The BIND company introduced the following rule into BIND 8.2.3: zones are only allowed to contain

authoritative records for that zone,
NS records immediately below the zone,
A records that those NS records point to,
AAAA records that those NS records point to, and
A6 records that those NS records point to.

For example, if the heaven.af.mil zone contains a record for full.moon.heaven.af.mil, BIND 8.2.3 might reject the entire zone, depending on exactly what the record types and contents are.

BIND 8.2.3 applies this rule not only to zones added manually by the system administrator, but also to data received through AXFR, so it creates interoperability problems.

There are many ways to see that the BIND 8.2.3 rule is flawed.
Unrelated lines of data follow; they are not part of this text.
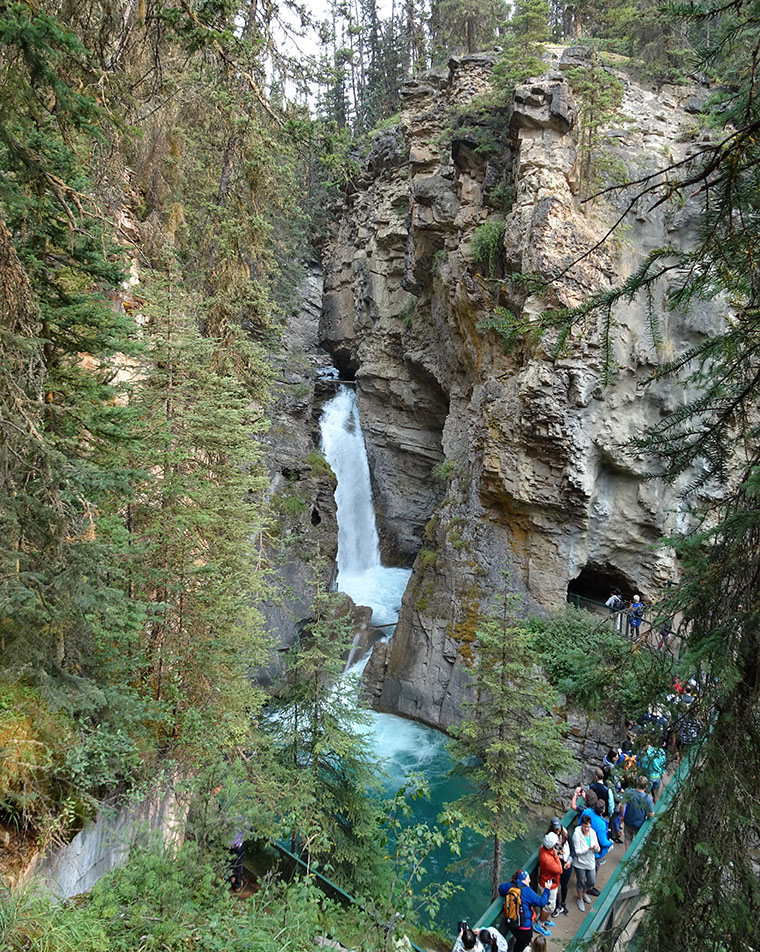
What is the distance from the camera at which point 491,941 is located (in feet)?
19.2

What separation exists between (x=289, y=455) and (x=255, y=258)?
362 inches

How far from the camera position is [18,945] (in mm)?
3146

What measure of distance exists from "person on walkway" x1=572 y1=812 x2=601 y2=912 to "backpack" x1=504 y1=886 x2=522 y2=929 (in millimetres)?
1258

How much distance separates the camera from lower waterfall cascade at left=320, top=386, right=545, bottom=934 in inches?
386

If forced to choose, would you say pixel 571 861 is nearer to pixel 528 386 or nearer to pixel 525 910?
pixel 525 910

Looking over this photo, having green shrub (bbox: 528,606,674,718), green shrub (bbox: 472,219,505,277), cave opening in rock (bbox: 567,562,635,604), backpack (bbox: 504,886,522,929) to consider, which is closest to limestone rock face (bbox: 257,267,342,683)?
green shrub (bbox: 472,219,505,277)

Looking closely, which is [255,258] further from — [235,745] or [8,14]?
[235,745]

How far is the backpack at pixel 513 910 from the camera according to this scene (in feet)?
20.6

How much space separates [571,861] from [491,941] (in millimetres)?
1996

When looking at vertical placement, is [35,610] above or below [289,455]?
below

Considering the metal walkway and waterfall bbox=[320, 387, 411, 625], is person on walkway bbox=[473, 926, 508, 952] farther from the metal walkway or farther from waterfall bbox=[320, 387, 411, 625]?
waterfall bbox=[320, 387, 411, 625]

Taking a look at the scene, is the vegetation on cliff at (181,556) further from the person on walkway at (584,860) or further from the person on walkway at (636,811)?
the person on walkway at (636,811)

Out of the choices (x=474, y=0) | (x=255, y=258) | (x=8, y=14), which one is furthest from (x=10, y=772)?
(x=474, y=0)

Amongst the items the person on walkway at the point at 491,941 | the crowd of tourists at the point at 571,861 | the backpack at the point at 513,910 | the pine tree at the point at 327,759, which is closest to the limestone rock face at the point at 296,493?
the pine tree at the point at 327,759
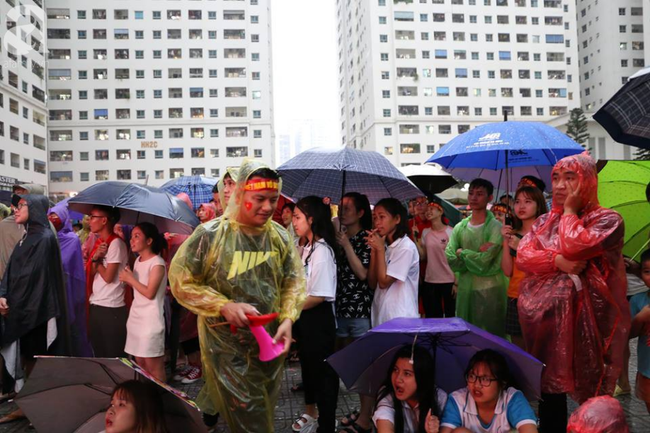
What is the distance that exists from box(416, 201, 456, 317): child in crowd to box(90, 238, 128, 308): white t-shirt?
3534 millimetres

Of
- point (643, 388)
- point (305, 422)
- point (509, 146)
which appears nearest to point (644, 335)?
point (643, 388)

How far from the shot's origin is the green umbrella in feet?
13.9

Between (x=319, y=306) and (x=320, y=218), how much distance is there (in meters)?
0.68

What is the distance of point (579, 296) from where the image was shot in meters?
3.07

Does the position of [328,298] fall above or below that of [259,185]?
below

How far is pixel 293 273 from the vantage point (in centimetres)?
322

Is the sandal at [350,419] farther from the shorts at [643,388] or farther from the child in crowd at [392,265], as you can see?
the shorts at [643,388]

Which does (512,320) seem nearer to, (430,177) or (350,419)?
(350,419)

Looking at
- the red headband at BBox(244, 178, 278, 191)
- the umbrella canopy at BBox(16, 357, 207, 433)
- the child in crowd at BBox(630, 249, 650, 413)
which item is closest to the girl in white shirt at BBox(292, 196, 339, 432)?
the red headband at BBox(244, 178, 278, 191)

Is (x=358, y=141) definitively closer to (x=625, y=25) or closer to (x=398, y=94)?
(x=398, y=94)

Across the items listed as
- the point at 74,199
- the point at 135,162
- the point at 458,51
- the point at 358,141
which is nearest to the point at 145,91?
the point at 135,162

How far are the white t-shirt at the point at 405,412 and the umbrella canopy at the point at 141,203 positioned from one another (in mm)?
2503

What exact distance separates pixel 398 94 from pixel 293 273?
211 ft

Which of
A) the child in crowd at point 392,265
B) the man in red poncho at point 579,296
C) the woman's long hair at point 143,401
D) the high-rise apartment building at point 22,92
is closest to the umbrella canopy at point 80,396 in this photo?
the woman's long hair at point 143,401
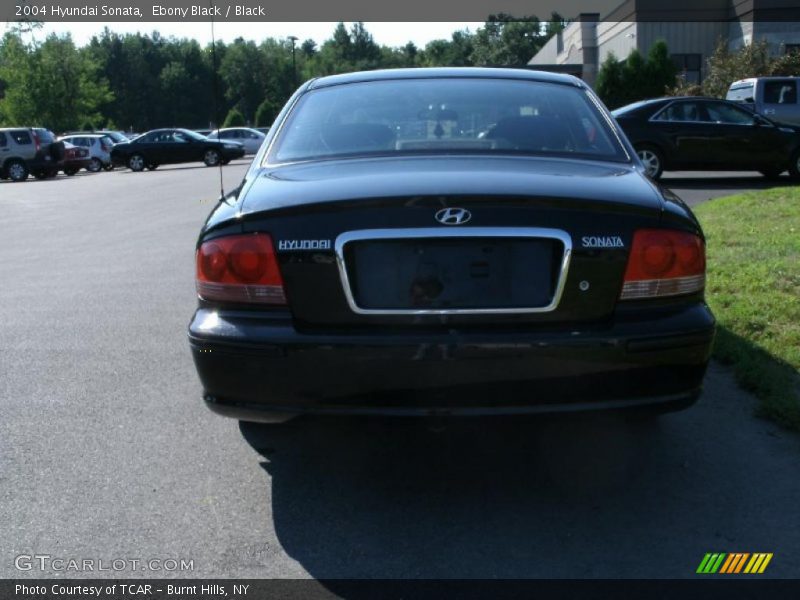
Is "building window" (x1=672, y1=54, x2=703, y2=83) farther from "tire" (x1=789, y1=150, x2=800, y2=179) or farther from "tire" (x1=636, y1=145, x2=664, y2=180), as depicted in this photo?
"tire" (x1=636, y1=145, x2=664, y2=180)

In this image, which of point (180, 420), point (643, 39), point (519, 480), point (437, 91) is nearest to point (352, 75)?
point (437, 91)

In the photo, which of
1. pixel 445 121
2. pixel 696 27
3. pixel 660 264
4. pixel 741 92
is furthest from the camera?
pixel 696 27

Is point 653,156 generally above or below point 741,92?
below

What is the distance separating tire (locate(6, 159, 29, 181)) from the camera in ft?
106

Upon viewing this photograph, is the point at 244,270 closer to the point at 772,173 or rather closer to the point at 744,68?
the point at 772,173

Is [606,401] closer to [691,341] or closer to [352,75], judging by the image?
[691,341]

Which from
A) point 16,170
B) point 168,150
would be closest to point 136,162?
point 168,150

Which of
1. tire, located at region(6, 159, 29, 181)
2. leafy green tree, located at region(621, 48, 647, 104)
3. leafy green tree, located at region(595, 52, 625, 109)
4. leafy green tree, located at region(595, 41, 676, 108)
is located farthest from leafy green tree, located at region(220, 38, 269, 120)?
leafy green tree, located at region(621, 48, 647, 104)

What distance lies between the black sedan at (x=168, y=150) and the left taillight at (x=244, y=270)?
3302 cm

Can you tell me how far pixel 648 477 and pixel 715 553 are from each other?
0.69 m

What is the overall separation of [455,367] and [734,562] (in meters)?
1.11

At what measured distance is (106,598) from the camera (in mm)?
2969

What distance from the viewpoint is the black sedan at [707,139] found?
52.3ft

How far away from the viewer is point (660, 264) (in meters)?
3.35
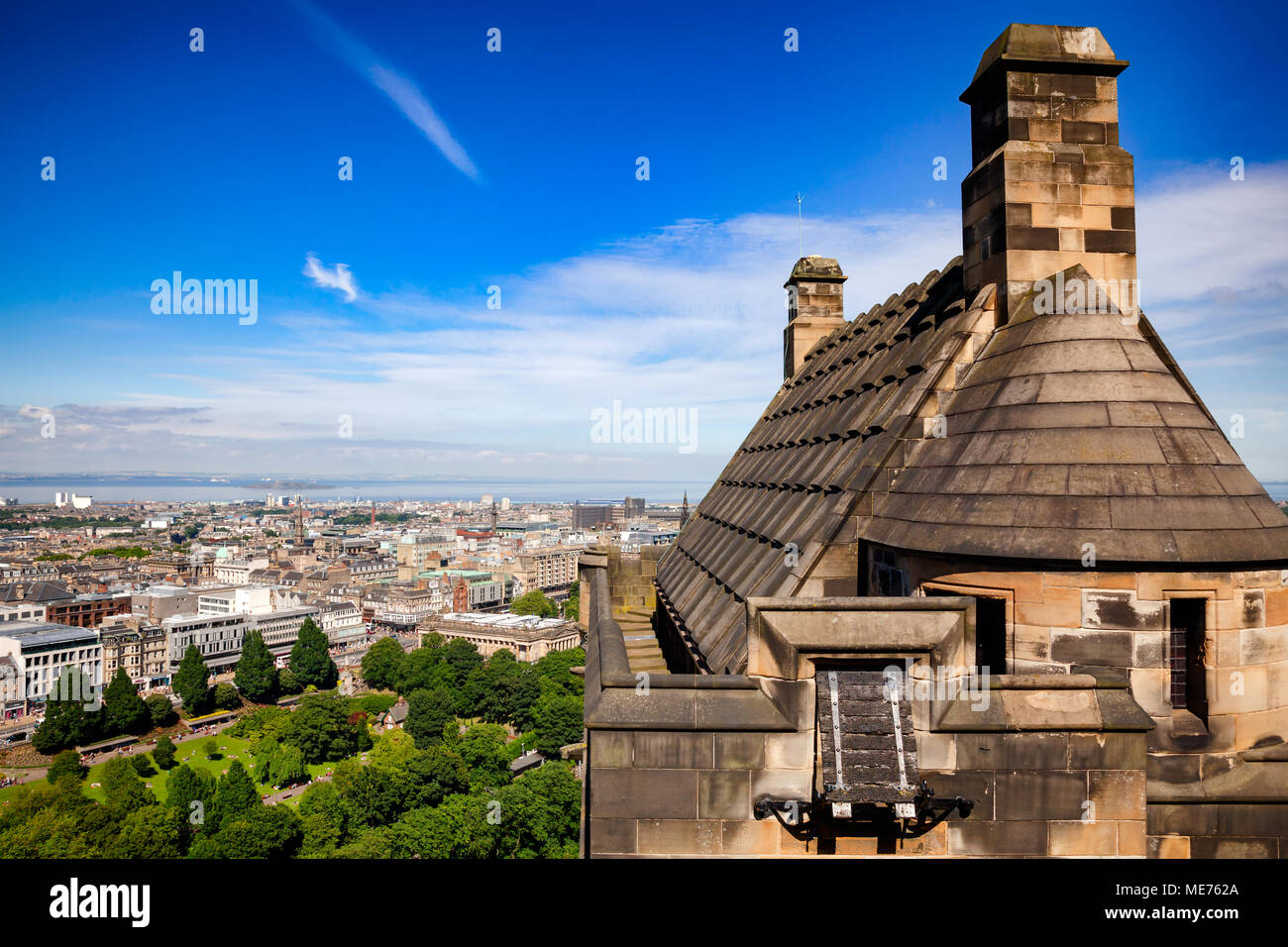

Here's the easiest: What happens if the IETF adds another address type beyond A/AAAA/A6? Answer: a zone administrator who adds a record of that type causes a complete zone-transfer failure with BIND 8.2.3. This is even worse than BIND's other problems with new types, because it kills the whole zone transfer, not just the new records.

As a general rule, AXFR clients cannot assume that they will be able to figure out why a record was included in a zone.

Zone creators probably don't need to worry about the BIND 8.2.3 bug. Subsequent versions of BIND (including BIND 9) have reportedly been fixed; and all BIND 8.2.3 users are required to upgrade, because BIND 8.2.3 also has a remotely exploitable buffer overflow allowing attackers to take over the machine.